# Angular acceleration of solid sphere on frictionless yoke unde no slip roll condition

## Homework Statement

m=6kg
r=0.18m
Fapp=33N

I'm struggling to understand how to answer this question and correlate the linear force applied to rotation without being given the coefficient of friction causing the rotational motion.

The question states that a solid sphere of 6kg is free to roll on a horizontal surface under no slip conditions. A frictionless axle is run through the middle of the sphere, with a rope thread through it, the rope applies 33N on the sphere, and the sphere starts to rotate without slipping

Any help would be appreciated

## Answers and Replies

Doc Al
Mentor

Start by identifying the forces acting on the sphere. Then apply Newton's 2nd law to both rotation and translation.

The only forces I can see in the horizontal direction is the force applied of 33N and the force of friction. I'm struggling see how to find the acceleration of the center of the sphere from what was given, and then how the translational acceleration of the sphere correlates to the rotational acceleration explicitly.

Doc Al
Mentor

The only forces I can see in the horizontal direction is the force applied of 33N and the force of friction.
Right.
I'm struggling see how to find the acceleration of the center of the sphere from what was given,
Apply Newton's 2nd law, as I suggested.
and then how the translational acceleration of the sphere correlates to the rotational acceleration explicitly.
To relate translational and rotational motion, apply the condition for rolling without slipping.

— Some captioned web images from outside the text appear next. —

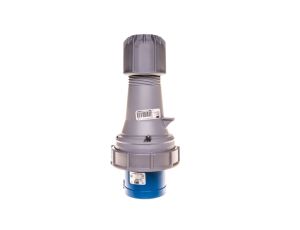 Wtyczka przenośna 63A 4P 230V niebieska IP67 POWER TWIST 034-9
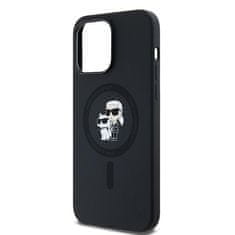 Karl Lagerfeld Kryt Karl Lagerfeld KLHMP14LSCMKCRHK Apple iPhone 14 Pro hardcase Silicone Karl & Choupette MagSafe black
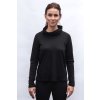 SENSOR MERINO BLEND dámske tričko s dlhým rukávom rolák, čierna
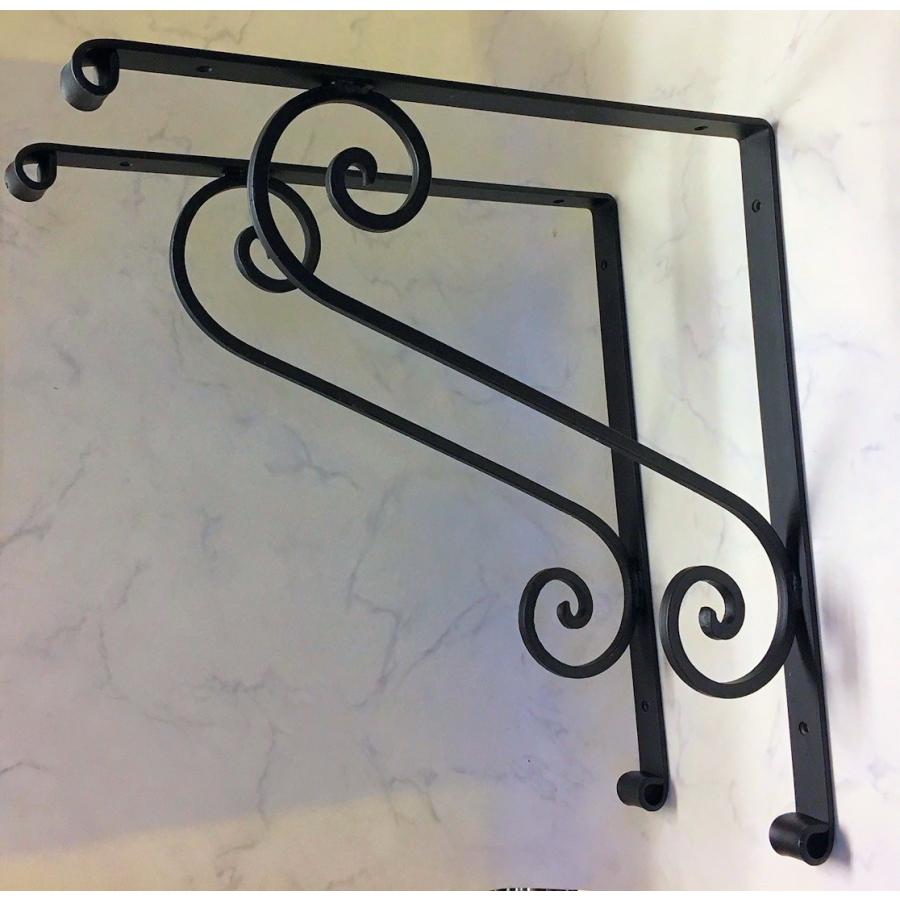 レトロ L字金具 エンジェル 天使 棚受け アイアン 4点 棚受け金具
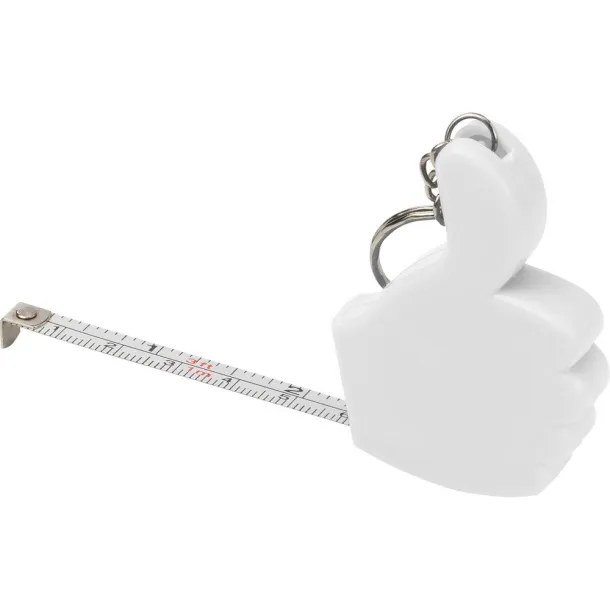  Keyring "like it", measuring tape 1m Bijela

I have the same question, with different numbers. I do not understand which formula I am to use that relates the force applied to both the translational and rotational dynamics. I realize that the tangential acceleration and centre of mass acceleration are the same.

If I say that Fext=ma and then divide by the mass to get the acceleration, and then use the relationship between linear and angular acceleration it does not work.

How do I find the correct acceleration of the centre of mass?

Doc Al
Mentor

If I say that Fext=ma and then divide by the mass to get the acceleration, and then use the relationship between linear and angular acceleration it does not work.
Make sure you use ƩF = ma. To solve for the acceleration, you'll need to combine two equations: one for translation and one for rotation.